Task objective
Word for word, write the records out again, but omit each picture.

:: Task input

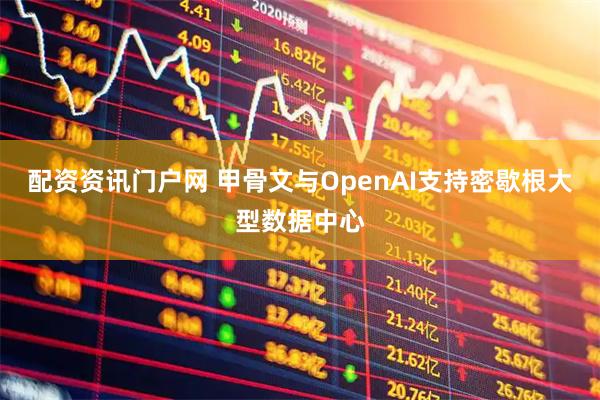 配资资讯门户网 甲骨文与OpenAI支持密歇根大型数据中心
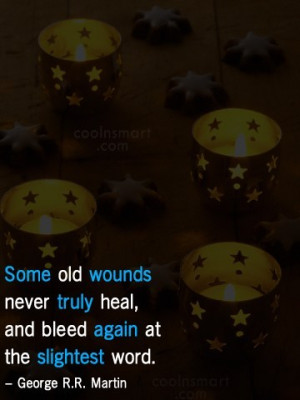 Quote: Some old wounds never truly heal, and...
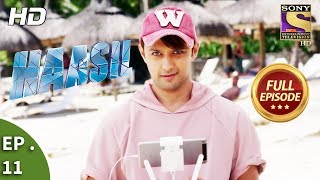 Haasil - हासिल - Ep 11 - Full Episode - 13th November, 2017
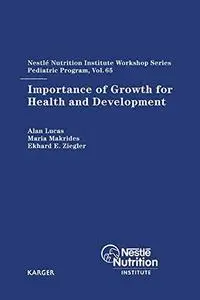 Importance of Growth for Health and Development (Nestle Nutrition Workshop Series: Pediatric Program)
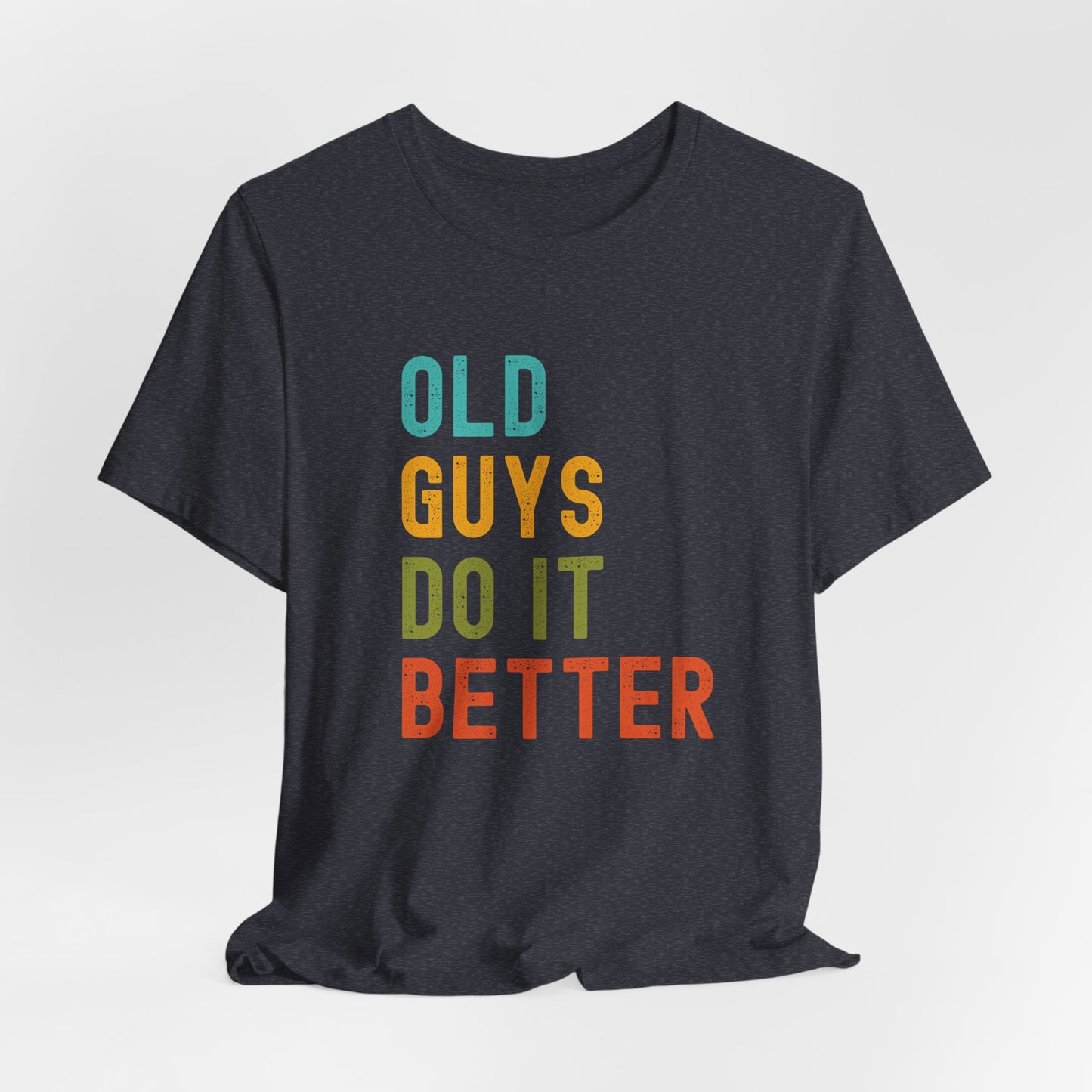Old Guys Do It Better T-Shirt – Funny, Flirty, and Confident Tee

::::

Expected answer
 配资资讯门户网 甲骨文与OpenAI支持密歇根大型数据中心
 Quote: Some old wounds never truly heal, and...
 Haasil - हासिल - Ep 11 - Full Episode - 13th November, 2017
 Importance of Growth for Health and Development (Nestle Nutrition Workshop Series: Pediatric Program)
Old Guys Do It Better T-Shirt – Funny, Flirty, and Confident Tee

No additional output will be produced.